2.3. The whole point is that quicksort is only fast when two partitions are roughly the same size. When you have a large number of duplicate values one partition will be much larger than the other, causing more recursive calls. In the case of the entire array being duplicates, it becomes the same as selection sort, i.e. O(n^2). You should be counting the number of comparisons there, not number of swaps.
When people discuss sorting algorithms, they generally assume there are no duplicate values.
2012-05-03, 10:34 PM
thinbear
Re: Quicksort implementation issue - Java
When the array is passed into the function, does it passed as reference or by value?
If the array is cloned many times, it would slow down a lot; delete the intermediate arrays immediately when it become useless (vs. waiting for garbage collection) will help speeding up the recursive process;
I haven't deal with java for a long time, so I could be wrong.
2012-05-03, 11:07 PM
happylight
Re: Quicksort implementation issue - Java
Quote:
Originally Posted by thinbear
When the array is passed into the function, does it passed as reference or by value?
If the array is cloned many times, it would slow down a lot; delete the intermediate arrays immediately when it become useless (vs. waiting for garbage collection) will help speeding up the recursive process;
I haven't deal with java for a long time, so I could be wrong.

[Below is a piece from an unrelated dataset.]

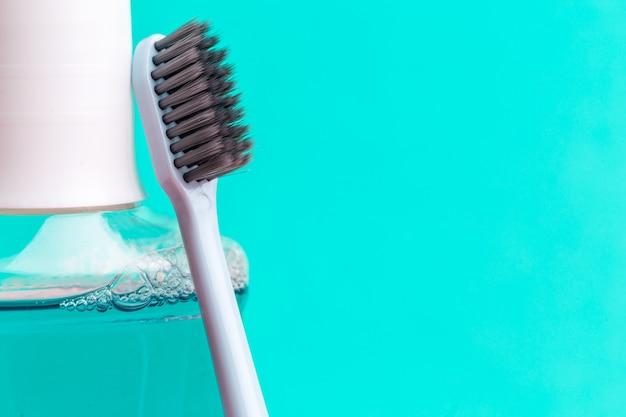Mundwasser und zahnbürste für eine gesunde mundhöhlenpflege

It's passed by reference in Java so there's no problem there.
2012-05-04, 12:54 AM
nRxUs
Re: Quicksort implementation issue - Java
Merge sort is supposed to be faster than quick sort.
On worst case scenarios quick sort is O(n^2) while Merge sort is O(nlogn).
2012-05-04, 06:27 AM
Spaz
Re: Quicksort implementation issue - Java
Profile your code. Find a Java profiler or use the poor man's profiler: run your code in the debugger, hit break a few times, see where it usually is when you break. Performance problems are often not where you think.
2012-05-04, 06:38 AM
Corn
Re: Quicksort implementation issue - Java
Quote:
Originally Posted by nRxUs
Merge sort is supposed to be faster than quick sort.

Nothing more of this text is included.